第14話 恋する少女 企む
Side 黒羽蓮
「ああああああああああああああああああああああああああああああああああああああああああああああああああああああああああああああああああああああああああああああああああああああああああああああああああ!?」
Side 綾崎霞
私はいま、目の前で悶えまくっている蓮ちゃんを見ながら異世界の紅茶を楽しんでいた。何か気になる夢を見たけど思い出せないと悩む蓮ちゃんに私が精神魔法を使って思い出させてあげようか?と聞くと頷いたので思い出させたのだけどずいぶんと恥ずかしい夢だったのかな?
「大丈夫?」
「ううー。違うの、違うのよ。これは私の願望とかじゃなくて、そう!霞とこうなればいいなっていうのが私に置き換わってしまった悪夢なのよ」
つまり透君とイチャイチャする夢だったのかな?蓮ちゃんは否定するけど彼女も透君のことが好きなんだと私は思っている。この世界は一夫多妻制が認められているから2人して受け入れられてもいいんじゃないかなと思ったりするけれどその前に私が透君に受け入れてもらえるように頑張らないとと思う。

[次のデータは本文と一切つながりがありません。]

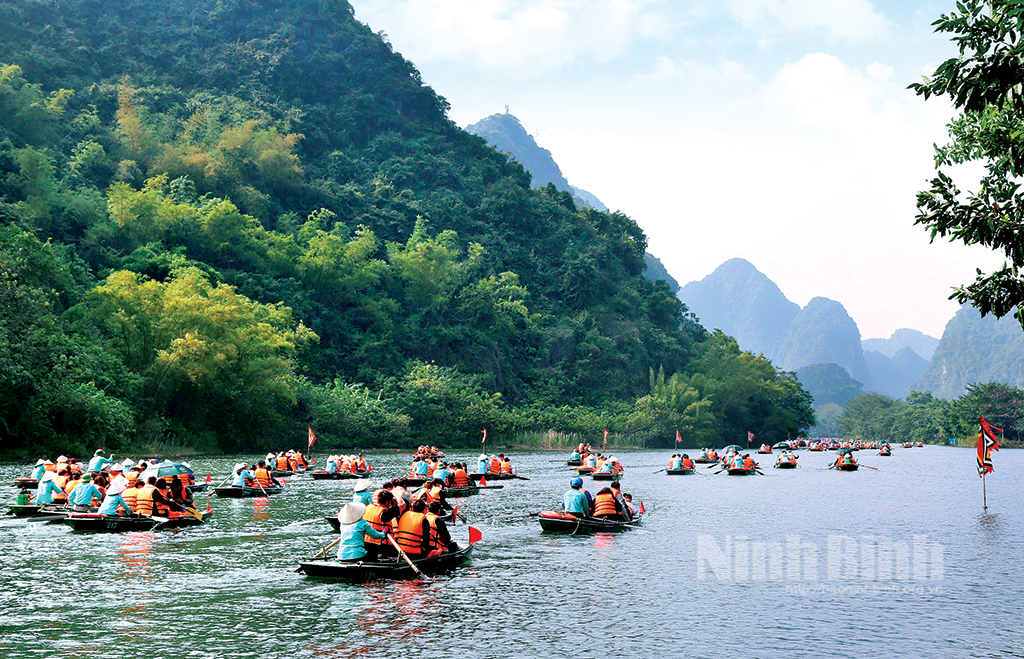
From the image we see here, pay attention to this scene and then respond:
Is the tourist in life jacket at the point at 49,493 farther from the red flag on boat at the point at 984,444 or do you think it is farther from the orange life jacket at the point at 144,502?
the red flag on boat at the point at 984,444

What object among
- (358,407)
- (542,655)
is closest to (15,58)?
(358,407)

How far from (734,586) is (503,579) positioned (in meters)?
5.30

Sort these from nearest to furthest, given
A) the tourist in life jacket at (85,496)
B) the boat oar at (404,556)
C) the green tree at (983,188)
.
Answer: the green tree at (983,188), the boat oar at (404,556), the tourist in life jacket at (85,496)

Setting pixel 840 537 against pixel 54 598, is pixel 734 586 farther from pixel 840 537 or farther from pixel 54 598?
pixel 54 598

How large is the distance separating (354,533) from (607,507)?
1195cm

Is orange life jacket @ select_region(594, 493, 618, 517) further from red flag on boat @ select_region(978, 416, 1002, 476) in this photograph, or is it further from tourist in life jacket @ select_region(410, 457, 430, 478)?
tourist in life jacket @ select_region(410, 457, 430, 478)

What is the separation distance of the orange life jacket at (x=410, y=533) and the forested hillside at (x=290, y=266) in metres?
36.0

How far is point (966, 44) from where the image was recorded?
13398 mm

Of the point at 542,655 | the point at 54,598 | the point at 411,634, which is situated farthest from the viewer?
the point at 54,598

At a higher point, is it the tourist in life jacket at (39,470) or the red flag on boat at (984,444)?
the red flag on boat at (984,444)

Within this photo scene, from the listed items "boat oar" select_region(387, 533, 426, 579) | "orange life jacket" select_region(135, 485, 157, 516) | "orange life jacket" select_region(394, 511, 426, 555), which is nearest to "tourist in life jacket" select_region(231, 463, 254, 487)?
"orange life jacket" select_region(135, 485, 157, 516)

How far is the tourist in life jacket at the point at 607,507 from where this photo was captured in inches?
1147

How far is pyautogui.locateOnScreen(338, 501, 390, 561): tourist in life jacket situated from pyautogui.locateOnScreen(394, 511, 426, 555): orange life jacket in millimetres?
746

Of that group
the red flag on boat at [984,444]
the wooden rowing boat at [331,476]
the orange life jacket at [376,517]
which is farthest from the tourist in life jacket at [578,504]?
the wooden rowing boat at [331,476]
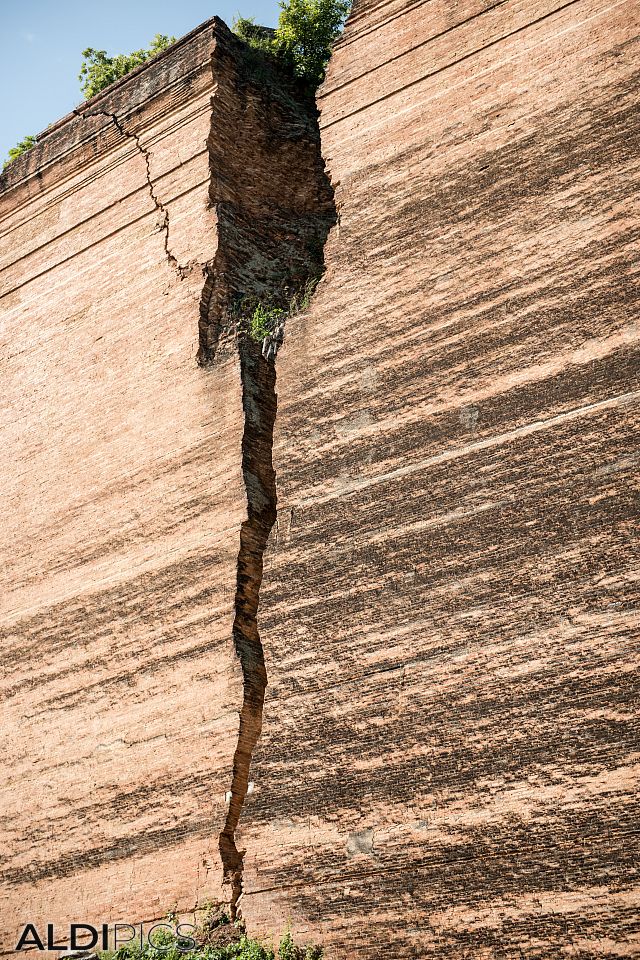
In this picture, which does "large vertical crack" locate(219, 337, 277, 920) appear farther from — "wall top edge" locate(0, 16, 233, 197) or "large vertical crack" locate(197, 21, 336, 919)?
"wall top edge" locate(0, 16, 233, 197)

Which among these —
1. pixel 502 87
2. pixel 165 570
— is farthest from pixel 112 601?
pixel 502 87

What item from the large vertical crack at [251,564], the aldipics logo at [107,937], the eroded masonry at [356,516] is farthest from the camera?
the large vertical crack at [251,564]

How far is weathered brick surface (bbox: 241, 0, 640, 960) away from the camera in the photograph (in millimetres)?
4691

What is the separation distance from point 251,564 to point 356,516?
0.90 meters

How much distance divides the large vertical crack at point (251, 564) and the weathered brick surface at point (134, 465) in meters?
0.04

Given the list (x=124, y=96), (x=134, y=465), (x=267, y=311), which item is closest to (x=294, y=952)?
(x=134, y=465)

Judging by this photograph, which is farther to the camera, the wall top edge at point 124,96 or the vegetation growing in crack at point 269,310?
the wall top edge at point 124,96

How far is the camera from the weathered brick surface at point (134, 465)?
6.09 m

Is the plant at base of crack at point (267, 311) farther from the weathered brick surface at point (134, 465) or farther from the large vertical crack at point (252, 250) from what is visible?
the weathered brick surface at point (134, 465)

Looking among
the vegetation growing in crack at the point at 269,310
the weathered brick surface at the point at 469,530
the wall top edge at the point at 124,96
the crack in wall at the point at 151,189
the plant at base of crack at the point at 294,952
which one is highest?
the wall top edge at the point at 124,96

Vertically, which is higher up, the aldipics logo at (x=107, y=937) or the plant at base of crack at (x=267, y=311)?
the plant at base of crack at (x=267, y=311)

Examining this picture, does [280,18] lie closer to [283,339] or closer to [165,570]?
[283,339]

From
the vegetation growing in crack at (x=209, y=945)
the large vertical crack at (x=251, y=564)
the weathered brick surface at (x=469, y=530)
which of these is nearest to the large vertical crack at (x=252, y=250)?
the large vertical crack at (x=251, y=564)

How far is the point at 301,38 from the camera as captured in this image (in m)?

「ねえ蓮ちゃん。透君ともっと仲良くなるにはどうしたらいいかな?」
「うう………そうね、ここは焦らず時間をかけていくべきだと思うわ。まずは世界を切り離すまでの間にゆっくり確実に仲を深めて目的を達してから一気に畳みかけるのよ」
「やっぱりすぐにどうにかなる方法はないかあ。でも急がば回れっていうからこれでいいのかもしれないね」
「そうね」
出来れば一緒の布団で寝れる関係にはなりたいのだけどそこまで行くのにどれだけかかることかと考えると気が遠くなってしまう。
「焦っちゃダメよ霞。余裕を持つことが大事なの」
「さすが蓮ちゃん。正妻の余裕だね」
「そうよ。って正妻じゃないわよ!」
「私は妾でも透君と一緒にイチャイチャできるなら幸せです」
「だから私はそういうのを望んでないのよ!」
いつも通りの答えを返す蓮ちゃん。しかしこういうのは積み重ねが大事だと知っている私はこれからもさりげなくはさんでいくつもりだ。私の幸せな正妻、妾生活のためにも、より透君を落としやすくするためにも蓮ちゃんには自分に素直になってもらうんだ!
「でも早く透君に会いたいね」
「もう何年も会ってない気がするわね」
「それは言い過ぎだよ蓮ちゃん」
「そうだよ蓮。それにもう少し出会えるようになるよ」
「「!?」」
聞いた覚えのある声がしたので振り向くとやはり透君が使っていた魔法人形がいた。
「僕の用事はついさっき終わったんだ。今日中にとはいかないけど明日明後日には合流できるよ」
「本当!?それは良かったよ。どこか怪我はしなかった?」
「大丈夫だよ。今日合流できないのも疲れをとるために休むからっていうのが理由だしね」
「そう、それならよかったわ」
「それじゃあ今日はゆっくり休んでね」
「ああ、それじゃあ………ってまだ話は終わりじゃないんだよ!」
「「そうなの?」」
「そうなの!この魔法人形を使って僕は君たちのことを陰ながら守っていたわけなんだけどどうにもシリアの街でおかしなことが起こっているみたいなんだ」
「おかしなこと?」
「詳しいことはさすがにわかっていないのだけど、相当やばいことみたいでね今まで以上に気を付けておいてほしいんだ」
「分かったわ」
透君がわざわざ忠告するほどのことがこの町で起こっているなんて。外に出た修一君のことが気になるけれど大丈夫だよね?
「それじゃあ僕はこれで失礼するよ」
「うん、また今度ね」
「互いに生きて会いましょう」
別れを済ませると人形は窓から外へ出て行った。それを見送った後、私はシュウイチ君は大丈夫かを蓮ちゃんに聞いてみるのだった。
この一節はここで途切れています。